10:  If a person who is covered under the composition scheme has not furnished his returns for three continuous tax periods 

 11: In case a person conducting business, other than under the composite scheme, has not furnished the returns for a period of six months. 

 Understanding suspension of GST registration

 An authorised officer can only suspend registration if he has reasons to consider that the registration is liable to be cancelled. The officer may offer a warning or a chance to rectify the situation before the GST is suspended. 

The taxpayer is intimated through Form GST REG-31 regarding discrepancies. The form also mentions that GST may be cancelled if the taxpayer does not provide a valid explanation. Further, the officer can still order a suspension if, in his opinion, the explanation is found to be incomplete or unsatisfactory. 

 Consequences of GST Registration Suspension

 In case a GST registration of a person is suspended, the business entity may not be able to pay taxes or file for a GST return. If you are under the category of the taxpayer and your GST registration has been suspended, you must immediately contact an assessing officer and request for activation of GSTIN. A failure to do the same in time can lead to cancellation of registration and further penalties due to non-compliance with GST regulations. 

 What to do after Suspension of GST Registration?

 In case the taxpayer has not voluntarily applied for cancellation of registration and yet have received a notice, here are some of the things you can consider-

 1: On receiving a notice for discrepancies

 If a taxpayer receives a notice for discrepancies, he needs to furnish a reply to the tax authority within one month of receiving the notice. The reply should include details of all the corrective measures and actions taken to comply with the non-compliances and the reasons as to why the registration should not be cancelled. 
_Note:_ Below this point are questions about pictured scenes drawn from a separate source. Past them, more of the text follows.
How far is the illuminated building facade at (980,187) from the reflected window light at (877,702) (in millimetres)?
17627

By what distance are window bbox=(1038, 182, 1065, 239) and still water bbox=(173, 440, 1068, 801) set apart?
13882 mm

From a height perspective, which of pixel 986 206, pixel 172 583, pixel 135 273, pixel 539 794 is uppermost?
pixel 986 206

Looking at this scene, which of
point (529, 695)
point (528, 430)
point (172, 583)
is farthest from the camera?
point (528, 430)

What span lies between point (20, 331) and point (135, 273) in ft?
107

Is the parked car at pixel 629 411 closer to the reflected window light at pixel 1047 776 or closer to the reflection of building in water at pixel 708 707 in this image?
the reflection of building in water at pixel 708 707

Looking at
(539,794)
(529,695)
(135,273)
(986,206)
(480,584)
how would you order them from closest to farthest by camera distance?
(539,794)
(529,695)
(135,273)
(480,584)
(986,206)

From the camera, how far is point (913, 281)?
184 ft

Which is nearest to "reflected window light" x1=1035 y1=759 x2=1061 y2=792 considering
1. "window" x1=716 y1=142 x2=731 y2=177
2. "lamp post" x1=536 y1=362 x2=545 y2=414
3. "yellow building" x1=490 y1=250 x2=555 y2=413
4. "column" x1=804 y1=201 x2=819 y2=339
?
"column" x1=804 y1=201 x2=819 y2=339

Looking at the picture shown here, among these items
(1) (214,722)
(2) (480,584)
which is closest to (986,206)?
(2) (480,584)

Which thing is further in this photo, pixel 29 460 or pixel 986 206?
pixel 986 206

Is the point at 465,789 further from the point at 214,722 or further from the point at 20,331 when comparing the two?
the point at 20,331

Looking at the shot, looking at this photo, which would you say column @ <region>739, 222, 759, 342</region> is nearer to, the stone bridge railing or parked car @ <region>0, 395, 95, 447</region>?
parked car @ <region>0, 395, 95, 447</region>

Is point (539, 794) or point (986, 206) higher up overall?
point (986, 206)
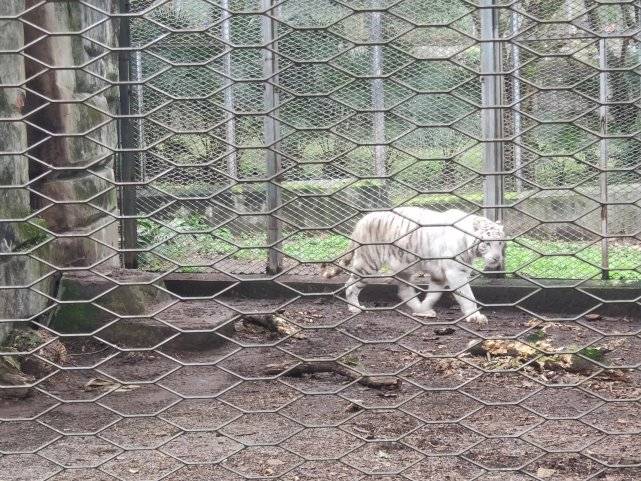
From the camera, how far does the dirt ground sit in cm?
248

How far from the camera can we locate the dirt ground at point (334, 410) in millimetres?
2484

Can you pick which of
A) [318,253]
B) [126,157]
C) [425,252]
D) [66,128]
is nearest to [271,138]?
[318,253]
 2: On receiving a notice of cancellation

 In this scenario, one needs to reply to the tax officer using Form GST Reg 18 online through the official GST portal within one month of getting the notice. 

 3: Receiving a notice due to non-filling of returns

 Non-filing of returns is the most common scenario. If the notice for suspension or cancellation of registration is issued on the ground of non-filing of returns, the said person may file all the due returns and submit the response. 

 How To Activate suspended GST Registration?

 As a registered taxpayer, you can apply for reactivation of your GST registration as per GST laws within 30 days. But this can only be done when an authorised GST officer suspends the registration. A voluntarily suspended registration cannot be revoked under any circumstances. There is no doubt that the rules for suspension provide relief to taxpayers to some extent. 

 The government has streamlined the process, but it is still advisable to take the help of a professional for revoking the suspended GST registration. A consultation with a GST professional or a certified CA can help you stay under compliance and get possible remedies to deal with the suspension of GST registration without going through much trouble.